Núm. 1.225.-Sentencia de 13 de abril de 1993

PONENTE: Excmo. Sr. don José María Reyes Monterreal.

PROCEDIMIENTO: Apelación.

MATERIA: Farmacias. Apertura. Incremento de cuatro mil habitantes.

NORMAS APLICADAS: Art. 3.1 del Decreto 909/1978, de 14 de abril .

JURISPRUDENCIA CITADA: Sentencias de 17 de marzo de 1989, 5 de febrero y 3 de julio de 1990,

7 de junio y 19 de septiembre de 1991 y 4 de mayo y 4 de noviembre de 1992.

DOCTRINA: El art. 3.1 del Decreto 909/1978, de 14 de abril , dispone que el número total de

Oficinas de Farmacia en cada municipio no podrá exceder de una por cada cuatro mil habitantes

salvo cuando concurran determinadas excepciones, y a tenor de este precepto es evidente que al

exigir que el número total de oficinas de farmacia no exceda de una por cada cuatro mil habitantes,

quedan excluidas las fracciones.

En la villa de Madrid, a trece de abril de mil novecientos noventa y tres.

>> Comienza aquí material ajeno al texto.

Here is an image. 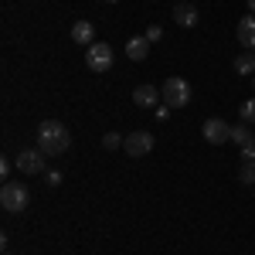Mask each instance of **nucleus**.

Visto el recurso de apelación interpuesto por doña María Inés , representada por la Procuradora Sra. Fernández Criado, bajo la dirección de Letrado, siendo parte apelada el Consejo General de Colegios Oficiales de Farmacéuticos, representado por el Procurador Sr. Reynolds de Miguel, bajo la dirección de Letrado, y don Romeo , representado por el Procurador Sr. Barneto Arnáiz, bajo la dirección de Letrado, y como coadyuvante apelado doña Antonia , doña Cristina , doña Flor y doña Lourdes representadas por el Procurador Sr. González Salinas, bajo la dirección de Letrado; y estando promovido contra la sentencia dictada en 6 de marzo de 1990 por la Sala de lo Contencioso-Administrativo del Tribunal Superior de Justicia de Valencia , en recurso sobre denegación de apertura de oficina de farmacia.

Antecedentes de hecho

Primero

Ante la Sala de lo Contencioso-Administrativo del Tribunal Superior de Justicia de Valencia se ha seguido el recurso núm. 1361/1987, promovido por doña María Inés y en el que ha sido parte demandada el Consejo General de Colegios Oficiales de Farmacéuticos y codemandado don Romeo , sobre denegación de apertura de oficina de farmacia.

Segundo

Dicho Tribunal dictó sentencia con fecha 6 de marzo de 1990, en la que aparece el fallo que dice así: «Que debemos desestimar y desestimamos el presente recurso contencioso- administrativo interpuesto por doña María Inés , contra la resolución del Consejo General de Colegios Oficiales de Farmacéuticos, de fecha 17 de julio de 1987, desestimatoria del recurso de alzada contra otra de 5 denoviembre de 1986, de la Junta de Gobierno del Código de Farmacéuticos de Valencia, por los que se denegaba la autorización de apertura de una nueva oficina de farmacia en la localidad de Quart de Poblet (Valencia), solicitada por la demandante, sin hacer expresa imposición de costas.»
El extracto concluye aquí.